A pesar de estar enfermo, a pesar de saber que pagaría las consecuencias, al final agarró un disfraz y se echó a la calle, con tal de verla. No habían vuelto a cruzar palabra desde el amago de conversación de dos días antes, tenía que cerciorarse de si realmente había llegado el momento o no.
Y por desgracia, fue que sí. Salvo un par de miradas «de las de antes» y un fugaz momento en se cogieron de la mano, Ella estuvo especialmente distante y ausente en el lunes de carnaval más opuesto al del año anterior que nadie pudiera imaginar.

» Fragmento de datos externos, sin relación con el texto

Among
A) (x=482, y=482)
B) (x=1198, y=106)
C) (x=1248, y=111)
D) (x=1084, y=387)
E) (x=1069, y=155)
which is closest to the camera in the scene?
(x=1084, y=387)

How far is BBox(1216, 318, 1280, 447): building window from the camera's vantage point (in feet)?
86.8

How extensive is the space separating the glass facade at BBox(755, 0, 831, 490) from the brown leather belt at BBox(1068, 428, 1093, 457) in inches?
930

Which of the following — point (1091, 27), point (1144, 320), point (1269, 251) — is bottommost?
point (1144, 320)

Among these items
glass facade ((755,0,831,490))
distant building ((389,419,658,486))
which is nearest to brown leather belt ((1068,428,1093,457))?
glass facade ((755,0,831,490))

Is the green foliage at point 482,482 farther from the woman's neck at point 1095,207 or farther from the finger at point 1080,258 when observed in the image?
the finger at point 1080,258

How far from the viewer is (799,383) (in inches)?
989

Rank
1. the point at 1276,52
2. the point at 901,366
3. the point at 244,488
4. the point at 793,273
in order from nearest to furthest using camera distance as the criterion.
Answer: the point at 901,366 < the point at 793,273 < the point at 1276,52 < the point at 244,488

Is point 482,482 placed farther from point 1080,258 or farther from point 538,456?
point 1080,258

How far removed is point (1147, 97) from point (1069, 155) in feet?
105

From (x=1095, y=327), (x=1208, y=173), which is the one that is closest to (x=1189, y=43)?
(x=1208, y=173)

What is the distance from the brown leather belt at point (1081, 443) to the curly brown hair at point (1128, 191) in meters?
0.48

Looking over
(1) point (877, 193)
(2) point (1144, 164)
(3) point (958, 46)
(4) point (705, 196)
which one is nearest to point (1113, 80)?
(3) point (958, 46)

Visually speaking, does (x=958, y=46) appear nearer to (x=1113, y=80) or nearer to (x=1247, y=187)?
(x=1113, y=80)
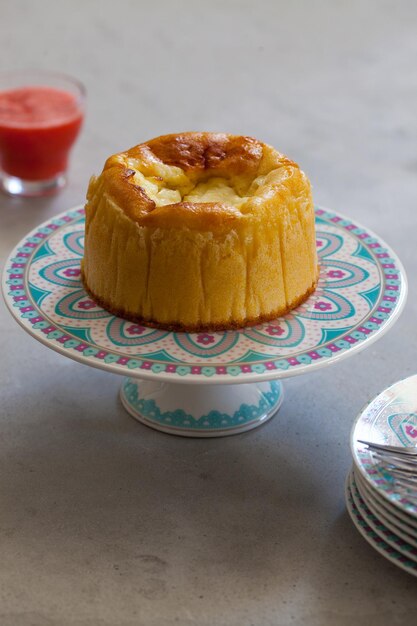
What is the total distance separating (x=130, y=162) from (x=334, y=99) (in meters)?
1.60

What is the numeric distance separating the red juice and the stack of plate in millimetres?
1323

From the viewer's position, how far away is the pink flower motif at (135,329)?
155cm

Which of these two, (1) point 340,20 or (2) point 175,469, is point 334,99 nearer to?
(1) point 340,20

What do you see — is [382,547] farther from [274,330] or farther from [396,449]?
[274,330]

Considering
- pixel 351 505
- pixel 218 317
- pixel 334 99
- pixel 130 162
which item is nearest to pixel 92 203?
pixel 130 162

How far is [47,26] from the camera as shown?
11.7ft

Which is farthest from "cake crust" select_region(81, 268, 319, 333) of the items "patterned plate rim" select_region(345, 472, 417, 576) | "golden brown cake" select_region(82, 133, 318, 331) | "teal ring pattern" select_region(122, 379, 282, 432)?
"patterned plate rim" select_region(345, 472, 417, 576)

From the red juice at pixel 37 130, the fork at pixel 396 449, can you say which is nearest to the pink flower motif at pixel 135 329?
the fork at pixel 396 449

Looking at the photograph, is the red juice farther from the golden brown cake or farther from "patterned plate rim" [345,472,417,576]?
"patterned plate rim" [345,472,417,576]

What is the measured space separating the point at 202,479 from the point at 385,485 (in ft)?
1.18

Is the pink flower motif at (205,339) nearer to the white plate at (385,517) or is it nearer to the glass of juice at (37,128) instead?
the white plate at (385,517)

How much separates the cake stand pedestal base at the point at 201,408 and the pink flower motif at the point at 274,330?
0.66 feet

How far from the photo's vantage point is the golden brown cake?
1522 millimetres

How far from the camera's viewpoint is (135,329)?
5.12 ft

Así que ya estaba claro del todo: no iba a seguir fantaseando con risottos, tartas de queso, tequilas, o fines de semana de juerga en el pueblo; ni siquiera se iba a dejar llevar pensando en contar los puntos de su cicatriz en la ingle, porque por mucho que Ella le quisiera «a su modo», por mucho que le dijese que se merecía un mundo entero, en el mundo que él anhelaba Ella no quería estar. No había más.
Por tanto, en un Martes de carnaval con demasiado sabor a domingo, entre pastillas para bajar la fiebre y combatir la resaca, él dio el paso definitivo para cumplir su propósito de año nuevo y giró su timón en dirección opuesta a Ella, rezando para que los vientos le echasen una mano en vez de tocarle remar contracorriente, como siempre. Se permitió un último momento de amarla sin medida escuchando la canción que tanto les representaba, y mientras se secaba las lágrimas que rodaban por su cara y su corazón gritaba de dolor, comenzó a levantar el muro de silencio y distancia con Ella que necesitaba para sobreponerse de una maldita vez, sepultando la ingenua y vana esperanza de que Ella le llamaría o escribiría diciendo que le echaba de menos, que no podía perderle, que necesitaba un último say when. Aquella absurda esperanza a la que se había aferrado desesperadamente desde el 14 de mayo anterior.
Y ya estaba todo. Aparte de impotencia, tristeza infinita y amarga resignación, no quedaba nada más que hacer, nada más que decir, nada más que escribir.